City Installs "Articial Potholes" To Help Enforce Speed Limits

Fake News written by Martha Throebeck on Friday, December 28, 2007

from the can't-tell-the-difference dept.

ARNOLD, MISSOURI -- Bump, grind, bump, crash. That's the sound motorists in Arnold will be hearing soon along city streets thanks to a new program designed to reduce traffic speeds by installing potholes in strategic locations.

"These aren't your father's speed bumps," said police deputy Gus Toppoh. "Artificial potholes are the most effective way to get people to slow down -- the only thing better is seeing a police car in your rearview mirror."

The potholes, known in engineering circles as "velocity impairment devices", vary in size, depth, and placement. The lack of a pattern keeps drivers guessing -- and away from the gas pedal. During a successful trial conducted last month, average speeds dropped from 58 mph to 7.8 mph along one stretch of Highway 67.

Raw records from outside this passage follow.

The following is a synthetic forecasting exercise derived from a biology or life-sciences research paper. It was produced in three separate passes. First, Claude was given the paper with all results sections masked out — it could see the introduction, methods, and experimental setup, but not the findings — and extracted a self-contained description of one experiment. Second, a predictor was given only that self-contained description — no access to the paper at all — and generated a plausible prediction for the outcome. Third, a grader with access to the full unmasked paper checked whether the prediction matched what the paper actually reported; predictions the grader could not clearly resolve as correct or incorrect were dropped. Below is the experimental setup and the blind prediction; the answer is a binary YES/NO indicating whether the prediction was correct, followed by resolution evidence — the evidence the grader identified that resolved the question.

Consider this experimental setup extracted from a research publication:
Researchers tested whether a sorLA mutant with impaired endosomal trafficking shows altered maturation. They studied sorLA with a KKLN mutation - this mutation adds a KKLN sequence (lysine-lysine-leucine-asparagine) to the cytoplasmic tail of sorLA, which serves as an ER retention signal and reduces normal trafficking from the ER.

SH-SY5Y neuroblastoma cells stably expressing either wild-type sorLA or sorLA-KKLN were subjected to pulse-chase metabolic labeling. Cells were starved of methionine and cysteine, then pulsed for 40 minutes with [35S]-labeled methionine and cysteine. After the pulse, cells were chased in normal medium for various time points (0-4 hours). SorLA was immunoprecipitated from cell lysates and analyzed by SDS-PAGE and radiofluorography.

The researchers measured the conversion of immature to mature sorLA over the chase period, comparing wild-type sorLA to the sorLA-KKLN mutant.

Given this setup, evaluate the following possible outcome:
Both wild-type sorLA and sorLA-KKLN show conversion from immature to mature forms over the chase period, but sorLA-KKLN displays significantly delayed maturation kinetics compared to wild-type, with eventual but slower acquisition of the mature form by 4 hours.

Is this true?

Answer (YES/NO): NO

"It might take longer to get where you're going, and you will need to replace your brakes, shocks, and tires more often, but that's a small price to pay for safety," said Toppoh. "We should see a significant decrease in car crashes and pedestrian collisions, saving lives and helping to protect the children."

Pilot projects in other cities across the country, however, haven't been as successful. Tempe, Arizona, is facing a lawsuit after a sinkhole opened along a busy highway last month and swallowed an entire SUV. The opening started as a small pothole, but work crews didn't try to fix it, thinking it was an artificial pothole. The next day it turned into a cavernous sinkhole 22-feet in diameter.

Residents of Breezewood, Pennsylvania, are still in shock after a school bus slid into a large pothole and then lost control and slammed into a Try-N-Save convenience store, injuring 19 first-graders on a field trip. City officials, however, argued that the pothole in question was a "real" one and not an "artificial" one, and that the wreck was purely a coincidence. "Our velocity-impairment potholes are working beautifully," said the mayor.

Despite the problems elsewhere, Arnold city leaders are enthusiastic about their pothole project. "We're leading the way in Missouri for highway safety innovations," said the city engineer.